Request timeout (in seconds) for Document Store client. Defaults to 120. May also be controlled by setting environment variable: KUHA_DOCUMENT_STORE_CLIENT_REQUEST_TIMEOUT.

--document-store-client-connect-timeout <timout>

Connect timeout (in seconds) for Document Store client. Defaults to 120. May also be controlled by setting environment variable: KUHA_DOCUMENT_STORE_CLIENT_CONNECT_TIMEOUT.

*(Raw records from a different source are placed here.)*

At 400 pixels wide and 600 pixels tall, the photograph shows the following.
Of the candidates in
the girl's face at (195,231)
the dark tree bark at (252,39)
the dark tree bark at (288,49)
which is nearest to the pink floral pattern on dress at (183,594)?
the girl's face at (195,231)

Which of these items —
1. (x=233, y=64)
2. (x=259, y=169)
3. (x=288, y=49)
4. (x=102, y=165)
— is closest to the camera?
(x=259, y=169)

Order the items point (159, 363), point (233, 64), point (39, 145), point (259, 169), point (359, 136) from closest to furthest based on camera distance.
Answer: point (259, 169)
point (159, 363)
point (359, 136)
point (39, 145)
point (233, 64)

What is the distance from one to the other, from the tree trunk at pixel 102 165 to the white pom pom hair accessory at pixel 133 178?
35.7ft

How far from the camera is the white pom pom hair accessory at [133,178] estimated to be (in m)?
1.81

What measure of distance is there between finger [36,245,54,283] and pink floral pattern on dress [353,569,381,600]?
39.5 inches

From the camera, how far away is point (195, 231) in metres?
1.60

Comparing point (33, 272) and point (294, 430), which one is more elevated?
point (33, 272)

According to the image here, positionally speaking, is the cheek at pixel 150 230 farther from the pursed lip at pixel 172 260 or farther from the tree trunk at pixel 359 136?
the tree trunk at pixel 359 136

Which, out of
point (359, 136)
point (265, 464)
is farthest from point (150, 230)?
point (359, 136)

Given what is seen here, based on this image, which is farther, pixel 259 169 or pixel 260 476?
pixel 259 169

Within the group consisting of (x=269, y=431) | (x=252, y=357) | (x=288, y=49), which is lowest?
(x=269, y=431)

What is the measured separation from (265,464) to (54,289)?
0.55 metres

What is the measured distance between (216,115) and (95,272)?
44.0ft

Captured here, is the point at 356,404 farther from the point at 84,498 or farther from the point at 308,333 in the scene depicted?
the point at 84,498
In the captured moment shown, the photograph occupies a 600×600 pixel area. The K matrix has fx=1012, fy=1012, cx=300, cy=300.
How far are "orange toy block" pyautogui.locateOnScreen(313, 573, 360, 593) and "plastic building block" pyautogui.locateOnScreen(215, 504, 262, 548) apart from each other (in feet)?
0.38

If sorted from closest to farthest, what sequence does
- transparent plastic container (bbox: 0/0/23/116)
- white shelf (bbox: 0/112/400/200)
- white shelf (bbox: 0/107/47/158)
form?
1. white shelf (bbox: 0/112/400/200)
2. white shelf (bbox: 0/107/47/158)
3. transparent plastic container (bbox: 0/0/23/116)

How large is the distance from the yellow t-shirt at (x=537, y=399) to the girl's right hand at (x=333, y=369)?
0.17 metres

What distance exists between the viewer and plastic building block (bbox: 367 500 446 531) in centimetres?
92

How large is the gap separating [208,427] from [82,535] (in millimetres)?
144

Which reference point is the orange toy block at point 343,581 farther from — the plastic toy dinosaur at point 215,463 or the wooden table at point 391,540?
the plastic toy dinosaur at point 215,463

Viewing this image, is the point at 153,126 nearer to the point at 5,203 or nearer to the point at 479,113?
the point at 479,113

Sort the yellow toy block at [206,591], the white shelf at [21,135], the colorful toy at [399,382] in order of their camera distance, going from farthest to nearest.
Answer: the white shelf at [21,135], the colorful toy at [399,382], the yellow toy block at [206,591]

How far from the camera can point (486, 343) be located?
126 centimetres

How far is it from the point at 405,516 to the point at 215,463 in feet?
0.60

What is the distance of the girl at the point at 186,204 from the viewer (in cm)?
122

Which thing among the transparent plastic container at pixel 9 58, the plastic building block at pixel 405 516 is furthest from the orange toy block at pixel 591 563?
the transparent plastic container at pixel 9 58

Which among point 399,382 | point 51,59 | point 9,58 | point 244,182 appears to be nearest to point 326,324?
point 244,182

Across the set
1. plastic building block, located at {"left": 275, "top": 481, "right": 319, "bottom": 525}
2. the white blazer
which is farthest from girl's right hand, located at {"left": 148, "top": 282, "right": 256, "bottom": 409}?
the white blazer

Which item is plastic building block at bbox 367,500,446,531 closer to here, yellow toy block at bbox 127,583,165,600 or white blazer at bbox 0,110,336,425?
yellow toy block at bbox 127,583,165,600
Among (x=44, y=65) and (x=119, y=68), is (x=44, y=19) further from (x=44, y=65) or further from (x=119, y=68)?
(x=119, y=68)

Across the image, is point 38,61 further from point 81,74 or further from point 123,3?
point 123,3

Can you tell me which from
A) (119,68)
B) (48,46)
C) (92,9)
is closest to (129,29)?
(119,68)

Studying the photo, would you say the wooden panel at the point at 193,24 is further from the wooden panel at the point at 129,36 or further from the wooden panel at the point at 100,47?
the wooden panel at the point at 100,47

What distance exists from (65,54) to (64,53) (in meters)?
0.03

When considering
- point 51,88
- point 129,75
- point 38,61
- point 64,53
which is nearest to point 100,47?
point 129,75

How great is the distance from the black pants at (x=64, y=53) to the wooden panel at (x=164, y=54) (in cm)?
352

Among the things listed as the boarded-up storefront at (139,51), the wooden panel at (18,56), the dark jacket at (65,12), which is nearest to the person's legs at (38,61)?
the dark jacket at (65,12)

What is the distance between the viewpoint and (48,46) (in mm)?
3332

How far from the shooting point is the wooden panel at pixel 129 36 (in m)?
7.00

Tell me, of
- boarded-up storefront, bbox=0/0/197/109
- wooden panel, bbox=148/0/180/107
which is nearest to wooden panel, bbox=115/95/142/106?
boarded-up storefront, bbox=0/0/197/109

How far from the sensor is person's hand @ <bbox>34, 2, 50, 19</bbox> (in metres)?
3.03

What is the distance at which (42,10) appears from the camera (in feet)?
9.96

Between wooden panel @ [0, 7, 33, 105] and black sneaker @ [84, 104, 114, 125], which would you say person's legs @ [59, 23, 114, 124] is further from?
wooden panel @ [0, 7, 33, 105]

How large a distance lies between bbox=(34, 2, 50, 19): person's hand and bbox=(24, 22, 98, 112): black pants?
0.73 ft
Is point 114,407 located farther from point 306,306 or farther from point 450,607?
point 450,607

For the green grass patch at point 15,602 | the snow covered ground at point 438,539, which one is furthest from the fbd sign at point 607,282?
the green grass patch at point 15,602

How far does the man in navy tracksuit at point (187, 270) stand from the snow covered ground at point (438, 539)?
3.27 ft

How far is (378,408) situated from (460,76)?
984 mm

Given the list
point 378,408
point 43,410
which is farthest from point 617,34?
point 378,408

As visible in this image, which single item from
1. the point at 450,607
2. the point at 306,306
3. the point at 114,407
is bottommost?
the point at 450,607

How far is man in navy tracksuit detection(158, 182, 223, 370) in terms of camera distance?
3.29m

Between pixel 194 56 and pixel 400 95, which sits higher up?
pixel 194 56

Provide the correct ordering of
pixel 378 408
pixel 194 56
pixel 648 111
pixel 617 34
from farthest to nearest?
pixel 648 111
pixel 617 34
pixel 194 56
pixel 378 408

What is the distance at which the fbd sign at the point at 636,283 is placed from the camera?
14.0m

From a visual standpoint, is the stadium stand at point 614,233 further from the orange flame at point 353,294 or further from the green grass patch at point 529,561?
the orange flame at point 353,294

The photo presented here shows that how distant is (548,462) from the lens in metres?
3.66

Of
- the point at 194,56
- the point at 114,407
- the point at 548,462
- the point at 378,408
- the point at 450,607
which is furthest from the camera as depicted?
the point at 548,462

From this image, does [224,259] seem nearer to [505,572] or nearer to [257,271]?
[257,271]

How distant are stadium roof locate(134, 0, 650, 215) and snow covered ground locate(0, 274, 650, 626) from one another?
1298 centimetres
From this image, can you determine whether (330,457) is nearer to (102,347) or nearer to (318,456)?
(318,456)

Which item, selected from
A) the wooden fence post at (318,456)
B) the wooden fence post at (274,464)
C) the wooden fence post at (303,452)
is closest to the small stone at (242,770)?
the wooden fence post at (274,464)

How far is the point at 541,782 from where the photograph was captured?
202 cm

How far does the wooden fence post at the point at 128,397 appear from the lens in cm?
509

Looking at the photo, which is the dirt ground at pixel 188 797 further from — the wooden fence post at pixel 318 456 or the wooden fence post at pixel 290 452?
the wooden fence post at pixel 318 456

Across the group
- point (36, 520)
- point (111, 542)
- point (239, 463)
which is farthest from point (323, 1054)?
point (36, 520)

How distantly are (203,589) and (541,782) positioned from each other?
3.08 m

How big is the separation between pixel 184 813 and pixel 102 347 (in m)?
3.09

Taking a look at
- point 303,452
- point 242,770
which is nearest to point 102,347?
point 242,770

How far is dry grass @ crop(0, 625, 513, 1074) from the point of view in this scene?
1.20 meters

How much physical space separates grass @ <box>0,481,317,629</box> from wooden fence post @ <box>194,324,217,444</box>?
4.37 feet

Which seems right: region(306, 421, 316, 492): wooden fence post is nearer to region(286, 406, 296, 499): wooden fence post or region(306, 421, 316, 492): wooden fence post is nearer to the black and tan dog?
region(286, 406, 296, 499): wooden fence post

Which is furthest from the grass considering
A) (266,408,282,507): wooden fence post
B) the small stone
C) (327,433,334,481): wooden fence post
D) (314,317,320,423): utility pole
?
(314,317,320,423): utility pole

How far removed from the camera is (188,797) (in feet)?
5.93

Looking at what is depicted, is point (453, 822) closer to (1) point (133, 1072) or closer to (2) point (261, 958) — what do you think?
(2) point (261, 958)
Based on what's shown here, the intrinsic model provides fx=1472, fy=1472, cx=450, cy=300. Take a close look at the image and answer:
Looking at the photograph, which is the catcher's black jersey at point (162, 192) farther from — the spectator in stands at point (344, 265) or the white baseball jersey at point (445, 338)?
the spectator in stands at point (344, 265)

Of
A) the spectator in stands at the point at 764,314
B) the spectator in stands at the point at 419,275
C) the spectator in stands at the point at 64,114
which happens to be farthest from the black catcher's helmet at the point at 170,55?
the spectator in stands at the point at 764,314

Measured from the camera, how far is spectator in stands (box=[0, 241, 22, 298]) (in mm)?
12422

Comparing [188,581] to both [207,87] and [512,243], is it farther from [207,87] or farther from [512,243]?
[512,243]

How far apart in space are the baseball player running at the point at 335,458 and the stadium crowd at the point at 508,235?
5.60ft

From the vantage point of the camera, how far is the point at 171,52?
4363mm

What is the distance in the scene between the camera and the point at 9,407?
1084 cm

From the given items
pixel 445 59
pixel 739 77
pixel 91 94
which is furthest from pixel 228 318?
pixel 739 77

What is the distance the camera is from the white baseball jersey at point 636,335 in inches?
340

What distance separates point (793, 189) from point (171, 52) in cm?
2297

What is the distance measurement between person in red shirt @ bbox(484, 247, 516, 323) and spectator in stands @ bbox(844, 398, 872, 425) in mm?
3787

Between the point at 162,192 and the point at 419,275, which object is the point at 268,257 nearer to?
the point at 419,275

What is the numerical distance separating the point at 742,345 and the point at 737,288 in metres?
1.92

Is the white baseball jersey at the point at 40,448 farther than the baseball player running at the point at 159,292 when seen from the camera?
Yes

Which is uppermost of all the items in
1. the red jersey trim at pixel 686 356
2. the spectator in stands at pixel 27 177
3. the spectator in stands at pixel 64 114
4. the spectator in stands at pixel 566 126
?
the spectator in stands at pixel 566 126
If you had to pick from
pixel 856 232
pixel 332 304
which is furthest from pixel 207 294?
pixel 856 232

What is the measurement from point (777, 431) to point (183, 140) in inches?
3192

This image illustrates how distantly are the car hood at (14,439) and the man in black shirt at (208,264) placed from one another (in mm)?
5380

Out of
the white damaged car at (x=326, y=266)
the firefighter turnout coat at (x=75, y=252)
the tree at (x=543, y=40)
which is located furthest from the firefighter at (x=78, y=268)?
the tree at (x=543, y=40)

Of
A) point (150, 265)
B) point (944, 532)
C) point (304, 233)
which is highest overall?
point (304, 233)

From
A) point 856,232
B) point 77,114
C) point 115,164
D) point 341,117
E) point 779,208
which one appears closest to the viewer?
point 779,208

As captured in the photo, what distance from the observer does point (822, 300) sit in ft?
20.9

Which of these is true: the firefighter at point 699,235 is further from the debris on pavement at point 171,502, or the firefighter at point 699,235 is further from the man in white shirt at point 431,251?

--document-store-client-max-clients <max_clients>

Maximum number of simultaneous client connections for Document Store client. Defaults to 10. May also be controlled by setting environment variable: KUHA_DOCUMENT_STORE_CLIENT_MAX_CLIENTS.

--loglevel <loglevel>

Lowest logging level of log messages that get output. Valid values are logging levels supported by Python’s logging [CRITICAL,ERROR,WARNING,INFO,DEBUG]. Defaults to INFO. May also be controlled by setting environment variable: KUHA_LOGLEVEL

--logformat <logformat>

Logging format supported by logging. Defaults to %(asctime)s %(levelname)s(%(name)s): %(message)s) May also be controlled by setting environment variable: KUHA_LOGFORMAT

Configuration file

Args that start with ‘–’ (eg. –document-store-port) can also be set in a config file. The configuration file lookup searches the file from current working directory and from the package directory. The name of the configuration file is kuha_oai_pmh_repo_handler.ini.

Note

Invoke with --help to print out config file lookup paths.

Environment variables

If the program will be run by using the scripts provided in scripts subdirectory, the runtime environment can be controlled via scripts/runtime_env, which will be created by copying from scripts/runtime_env.dist at installation time by scripts/install_kuha_oai_pmh_repo_handler_virtualenv.sh.

Running the program

This guide will use convenience scripts from scripts subdirectory. It is assumed that the program was installed by using scripts/install_kuha_oai_pmh_repo_handler_virtualenv.sh.

Run OAI-PMH Repo Handler server:

./scripts/run_kuha_oai_pmh_repo_handler.sh --oai-pmh-base-url=<base-url> --oai-pmh-admin-email=<admin-email>

The script will source scripts/runtime_env and activate the installed virtualenv. Finally it calls kuha_oai_serve, with given command line arguments.